The ACLU of RI today applauded the formal filing of regulations this week by the RI Department of Education (RIDE), requiring all public school districts to adopt a comprehensive policy outlining the rights of transgender and gender non-conforming students. The regulations take effect on April 17, 2018, and all schools must have a compliant policy in place by July 1, 2018.
“As the federal government continues to undermine the rights of transgender and gender non-conforming students, we applaud RIDE’s actions to mandate school districts to have clear and comprehensive policies in place to protect this group,” said Steven Brown, ACLU of RI executive director.
The regulations are the result of an ongoing effort by local organizations, including the ACLU of RI, to protect this group of students, which faces unique discrimination in the school setting. The regulations emanate from a petition that the ACLU and nine other groups – including the RI State Council of Churches, GLAD, and the RI Commission for Human Rights – filed with RIDE last September seeking the adoption of statewide regulations on the subject.

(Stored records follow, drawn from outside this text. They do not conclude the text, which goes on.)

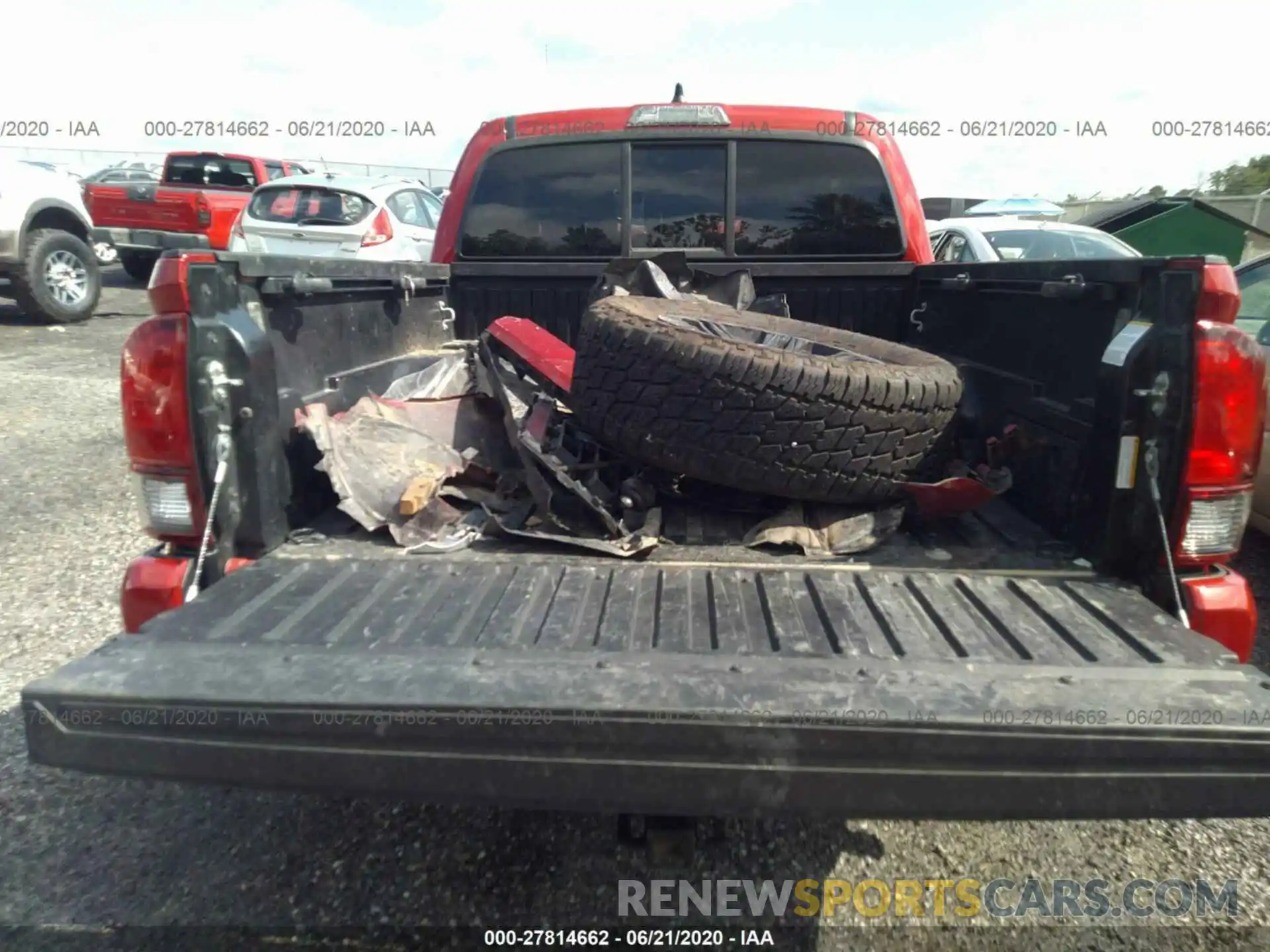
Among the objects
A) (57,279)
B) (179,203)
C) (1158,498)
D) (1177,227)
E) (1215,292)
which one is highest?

Specifically, the new regulations mandate districts have policies in place that are consistent with state and national best practices, and “address, at a minimum, such issues as confidentiality and privacy, discipline and exclusion, staff training, access to school facilities and participation in school programs, dress codes and official school records and use of preferred names and pronouns.”
In 2016, RIDE released a detailed model policy that aimed to address the specific needs of trans students and ensure schools’ compliance with civil rights laws. However, schools were not mandated to adopt the model policy, and research conducted last year by the ACLU revealed that many RI schools had no policy in place to protect the rights of this vulnerable group.
The ACLU said it will be monitoring RI schools districts to ensure that those still without a compliant policy implement one by the July 1, 2018 deadline. By the ACLU’s last count, there were at least seven school districts across the state without adequate policies in place, including Chariho, Exeter-West Greenwich, Newport and Woonsocket.